La vie est une ressource périssable de la nature. Au même titre que tous les déchets, elle peut se recycler une fois désuète. Et même gâchée dans toute cette fraîcheur, on peut toujours s'en faire un précieux engrais sur lequel germera le futur. Recyclage.
Ma mémoire me glisse entre les neurones. QI élevé, génome cruel. Poisson rouge à l'amnésie chronique mais au potentiel détonnant. Jamais trop su d'où je venais en réalité. Mais ce qui se passe ici enfonce une aiguille dans un genre de tigre endormi en moi. L'impression désagréable de revivre une séquence de mon enfance. Un crissement de vinyle rayé qui résonne depuis les ténèbres les plus lointaines de mon passé. Celles qui absorbent la lumière lorsque je tente de les illuminer. Tss.
Basses préoccupations. Ça nuit à ma productivité. Je hais ça. Je hais. Souvenirs méprisables. L'avenir est seul pris en compte dans mes calculs. J'aimerais chasser à jamais ces loups aboyant dans ma tête. Et focaliser mon esprit sur la science. Tout ce qui compte.
Si ça vous met mal à l'aise, vous pouvez demander votre mutation, Romanov.
Non.
J'insiste, je...
Co-cobaye comme tant d'autres. Peau plus tendre, sensibilité élevée, et esprit friable. De bo-bonnes ressources.
Vous le prenez bien...
Peu imp-porte.
Moi, je dois vous avouer...
Gardes ta saliv-ve pour ton exposé.
On se tutoie, maintenant ?
La conversation s'éternise dangereusement. Bientôt l'interaction sociale envahira ma concentration et détournera ma mémoire à court terme de ma vraie priorité. Je coupe court en injectant un silence dans la discussion, qui dépérit alors rapidement. Et je me focalise sur le sujet du jour. Études sur des enfants des rues. Qui permettront de sauvegarder l'existence d'autres enfants. Enfants de classes sociales supérieures, j'entends.

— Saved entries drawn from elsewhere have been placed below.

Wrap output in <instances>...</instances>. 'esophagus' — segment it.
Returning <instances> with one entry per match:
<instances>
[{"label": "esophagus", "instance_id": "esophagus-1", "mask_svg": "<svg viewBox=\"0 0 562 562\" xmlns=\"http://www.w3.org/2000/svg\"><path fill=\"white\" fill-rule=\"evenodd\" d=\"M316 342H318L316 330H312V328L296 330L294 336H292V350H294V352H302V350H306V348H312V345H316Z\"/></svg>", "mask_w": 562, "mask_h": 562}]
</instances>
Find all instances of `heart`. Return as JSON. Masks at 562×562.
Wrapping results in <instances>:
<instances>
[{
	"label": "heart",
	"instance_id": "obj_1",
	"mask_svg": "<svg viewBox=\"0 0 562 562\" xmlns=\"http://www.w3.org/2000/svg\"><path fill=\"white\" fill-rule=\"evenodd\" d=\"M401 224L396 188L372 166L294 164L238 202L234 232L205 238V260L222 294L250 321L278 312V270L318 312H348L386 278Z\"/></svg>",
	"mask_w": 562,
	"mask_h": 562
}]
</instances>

Si l'éthique ne s'immisce pas dans les lois implacables de la nature, je vois pas pourquoi elle ferait aujourd'hui la fine bouche. Le monde humain s'embarrasse pas du fantôme hautain nommé Justice. Le monde humain est régit par la naissance. Le monde humain... Je pensais à quoi ? Études sur les enfants. Très intéressant. De grands progrès sur la qualité des armes chimiques à prévoir.
Nos chemins se séparent au détour d'un couloir. Un couloir étroit, sombre et serré par la pénombre. Laboratoire gouvernemental sous couverture d'usine de médicaments. Des locaux propres et suréquipés, mais des plus étroits. Et sombres. A limiter les fenêtres, on finit par tant s'habituer à l'obscurité que nos yeux semblent muter en organes félins. Naturellement, ce que nous produisons ici est bien loin d'avoir l'usage de médicaments. Lui, docteur Flaine, collègue, s'en va boucler les derniers préparatifs. Moi j'amène les cobayes. Leur escorte doit déjà être à leurs côtés.
Un échantillon-test composé de cinq enfants qui seront exposés à cinq isotopes du même gaz de combat. L'idée n'est pas de bêtement déterminer si oui ou non cet armement est mortel chez les enfants -il l'est- mais plutôt la nature exacte de ses conséquences à long terme, afin de savoir les reconnaître et les contrecarrer, si on peut. Afin d'aisément étouffer chaque occurrence de ces symptômes. Afin de protéger les populations de frayeurs d'ordre chimique. Ils ont suffisamment à s'inquiéter avec les pirates. On pourra ainsi abuser d'armes chimiques sur les pirates tout en pouvant repérer et traiter secrètement les retombées sur les populations. On prend des enfants parce que naturellement plus fragiles que les adultes. S'ils meurent trop vite, dans un délai de six mois, avant qu'on n'ait pu localiser les effets secondaires et les en guérir, ça voudra dire que la substance n'est pas prête à l'emploi. Trop nuisible pour les populations civiles. C'est beau. C'est intéressant.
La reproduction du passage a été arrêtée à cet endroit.